Data shown =>
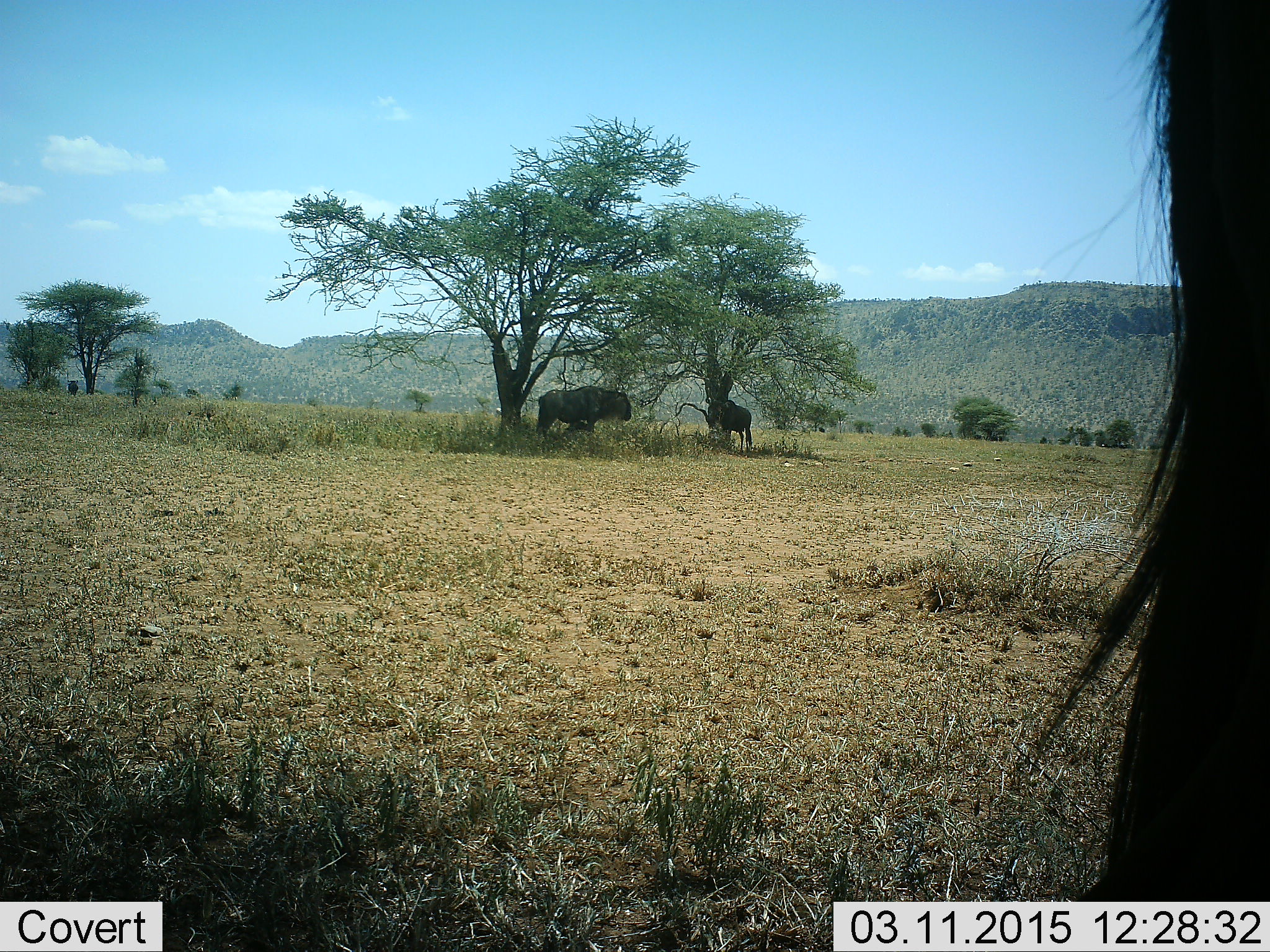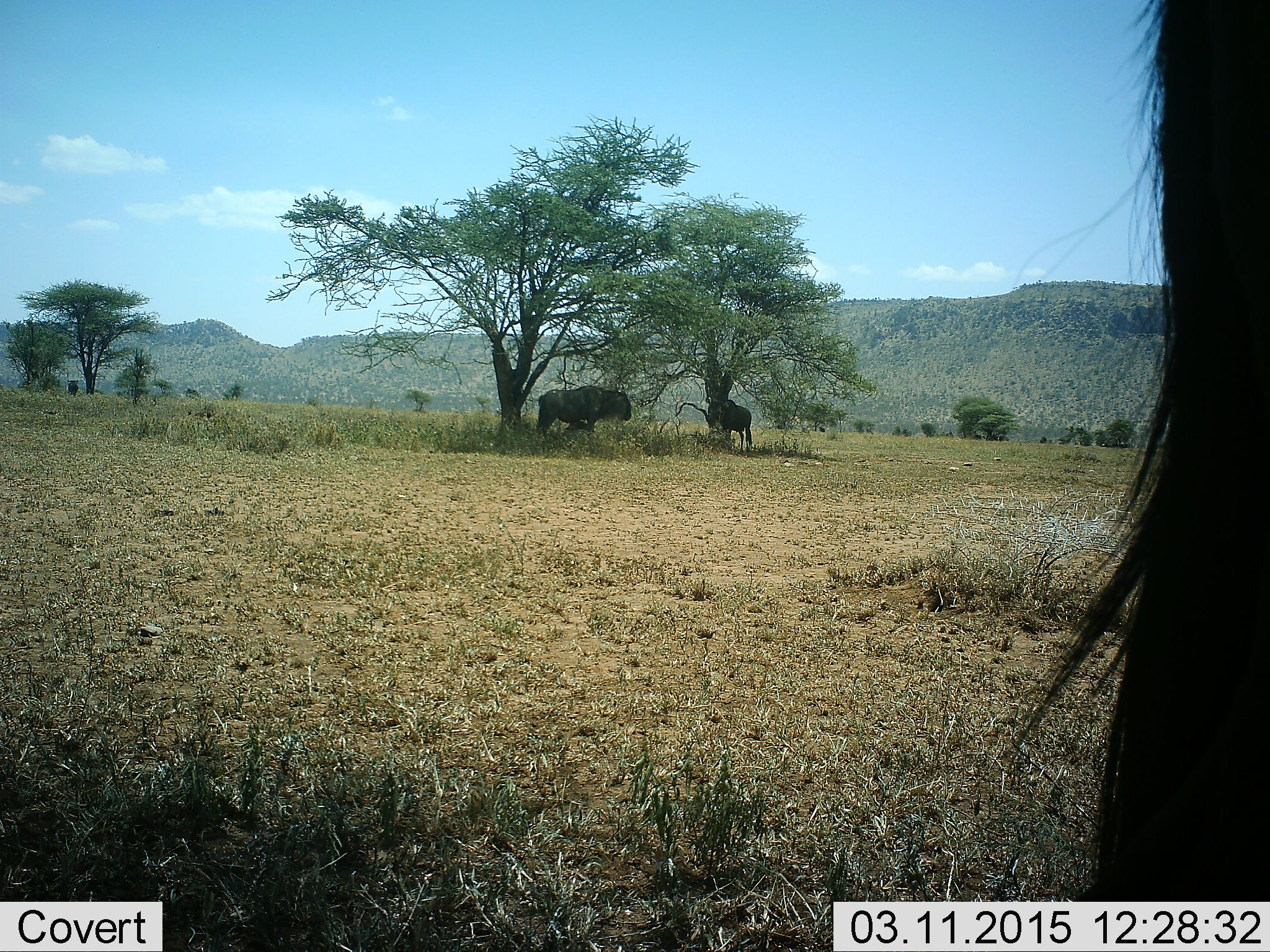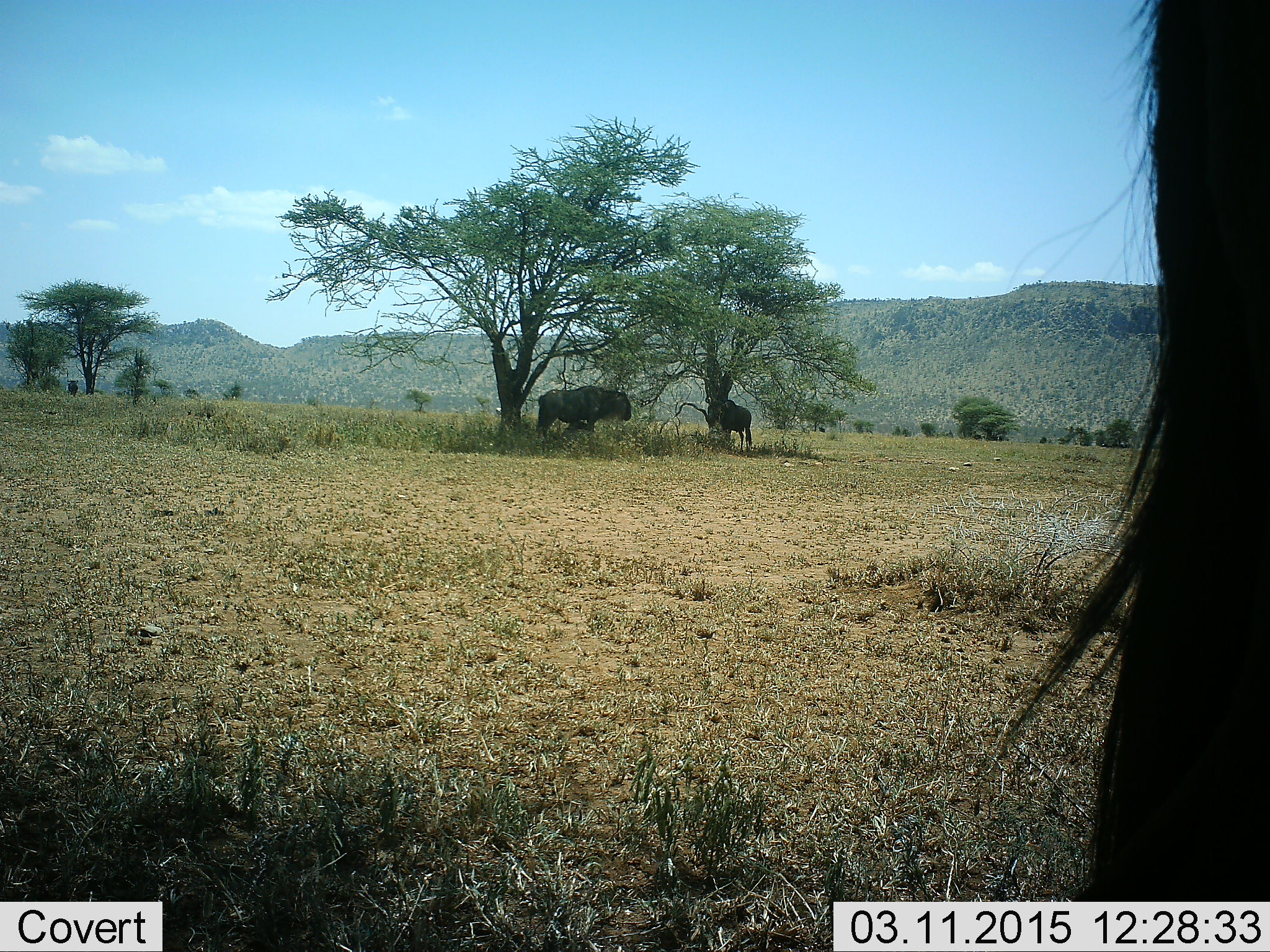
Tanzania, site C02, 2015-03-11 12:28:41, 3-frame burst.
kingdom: Animalia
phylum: Chordata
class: Mammalia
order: Artiodactyla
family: Bovidae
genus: Connochaetes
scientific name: Connochaetes taurinus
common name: blue wildebeest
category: wildebeest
Wildebeest (blue wildebeest) (Connochaetes taurinus), count 3. Behavior (volunteer vote fractions): standing 100%, resting 0%, moving 0%, interacting 0%. Young present (vote fraction): 0%. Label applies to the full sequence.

Work item =>
Start at the line containing "kingdom: Animalia" and copy each line through the last one in the records, exactly and with nothing added.

Result of the task =>
kingdom: Animalia
phylum: Chordata
class: Mammalia
order: Artiodactyla
family: Bovidae
genus: Connochaetes
scientific name: Connochaetes taurinus
common name: blue wildebeest
category: wildebeest
Wildebeest (blue wildebeest) (Connochaetes taurinus), count 3. Behavior (volunteer vote fractions): standing 100%, resting 0%, moving 0%, interacting 0%. Young present (vote fraction): 0%. Label applies to the full sequence.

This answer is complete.